**Exercise tasks:**
1. According to the notes on inequalities, what must be true of one side of a quadratic inequality before its roots are found?
2. Transcribe the passage from the notes on inequalities that opens with the words containing "## Things you" and closes with "that students make.".
3. Write the next part of the notes on inequalities, picking up after their final sentence.

**Text shown:**
•••••

## Things you need to know about inequalities:

• If the question has inequalities,  the solution must include inequalities. If your solution has an equals sign then you have gone wrong. This is a common error that students make.
• Linear inequalities can be solved in very much the same way as linear equations. See Example 1.
• Quadratic inequalities can be solved by first finding the roots of the quadratic. See more on Quadratics. This requires one side of the inequality to be zero first. Next, the graph can be sketched having knowledge of the roots (see more on Curve Sketching). Finally, the graph can be used to identify where the quadratic is positive or negative. If the graph has two separate regions then the answer must have two separate regions. See Example 2.
• You can plot inequalities on a number line. So, if you want to see where two hold simultaneously look for where they overlap. See Example 3. Set notation may also be given or required in some questions. See Example 2. For instance, $x\textless a$ OR $x\textgreater b$  is equivalent to $\left\lbrace x:x\textless a\right\rbrace\cup \left\lbrace x:x\textgreater b\right\rbrace$. Similarly,  $x\textless c$ AND $x\textgreater d$  is equivalent to $\left\lbrace x:x\textless c\right\rbrace\cap \left\lbrace x:x\textgreater d\right\rbrace$. See Venn Diagrams for more information on union and intersection.

•••••

**Provided data:**
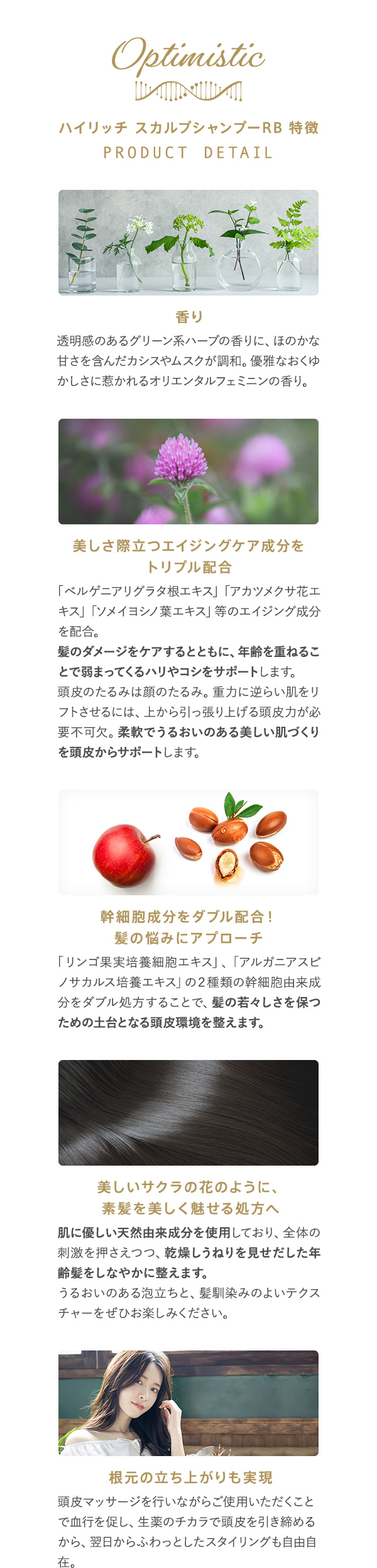 楽天市場】【平日即日発送】Optimistic オプティミスティック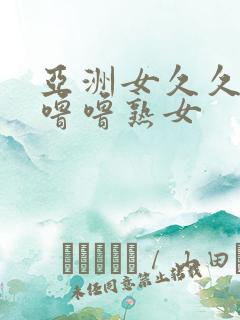 亚洲女久久久噜噜噜熟女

•••••

**Results in order:**
1. That side must be zero.

2.
## Things you need to know about inequalities:

• If the question has inequalities,  the solution must include inequalities. If your solution has an equals sign then you have gone wrong. This is a common error that students make.

3.
• Inequalities can be represented graphically. Consider $y\textgreater x+1$ and $y\geq 4x^2-2$ and imagine them on a graph. The blue region represents the former. The red region represents the latter. Notice the use of the dashed line to show inequality while the solid lines shows equality. When the red solid line is above the blue dashed line the following inequality holds: $4x^2-2\textgreater x+1$. Use standard techniques to find where the curves intersect to identify the appropriate regions.

## When the inequality is reversed

The following points are very important facts about inequalities in addition to the above bullet points:

1. Multiplying or dividing both sides by a negative number reverses the sign of the inequality. To solve $-ax\textgreater b$ where a is positive, add $ax$ to both sides to get $0\textgreater b+ax$. Then, subtract b from both sides to get $-b\textgreater ax$ or $-\frac{b}{a}\textgreater x$ since a is positive. Written as $x\textless -\frac{b}{a}$ we can think of the sign as being reversed.
2. Taking reciprocals of both sides also reverses the inequality. In order to solve $\frac{a}{x}\textless b$ we must multiply both sides by $x^2$. This is because we don’t know the sign of $x$ but we do know $x^2$ is positive. It follows that $ax\textless bx^2$ – we don’t reverse the sign of the inequality. Finally, we have $ax-bx^2=x(a-bx)\textless 0$ which can be solved as any other quadratic inequality (see above). Be careful to take note of the signs of a and b.

See Example 4.

## Inequalities Examples

### Example 1

Solve the inequality $2x+3\hspace{2pt}\geq \hspace{2pt}5(x-2)+1$.

### Example 2

Solve the following: $x^2-x\hspace{2pt}\textgreater\hspace{2pt} 6$.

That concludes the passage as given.